[Excerpts from a spatial dataset]

##########

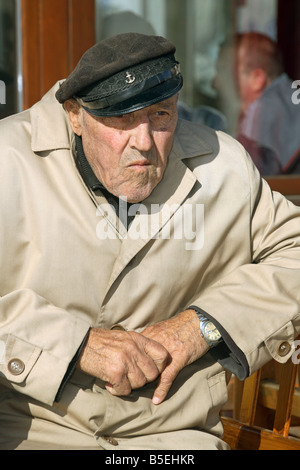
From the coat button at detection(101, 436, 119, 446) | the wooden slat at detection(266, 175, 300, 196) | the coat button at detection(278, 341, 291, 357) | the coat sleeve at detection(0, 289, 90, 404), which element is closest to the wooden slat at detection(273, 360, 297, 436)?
the coat button at detection(278, 341, 291, 357)

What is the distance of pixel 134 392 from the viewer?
2207mm

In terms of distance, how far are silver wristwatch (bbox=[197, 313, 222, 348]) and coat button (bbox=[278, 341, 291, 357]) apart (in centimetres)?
19

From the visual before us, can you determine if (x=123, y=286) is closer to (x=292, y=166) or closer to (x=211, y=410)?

##########

Short task
Reproduce all of the data above word for word, leaving out the pictures.

Final answer
From the coat button at detection(101, 436, 119, 446) | the wooden slat at detection(266, 175, 300, 196) | the coat button at detection(278, 341, 291, 357) | the coat sleeve at detection(0, 289, 90, 404), which element is closest to the wooden slat at detection(273, 360, 297, 436)?
the coat button at detection(278, 341, 291, 357)

What is the distance of pixel 134 392 from the viewer?
2207mm

In terms of distance, how far are silver wristwatch (bbox=[197, 313, 222, 348]) and coat button (bbox=[278, 341, 291, 357]) apart (in centimetres)?
19

From the visual before us, can you determine if (x=123, y=286) is closer to (x=292, y=166) or closer to (x=211, y=410)?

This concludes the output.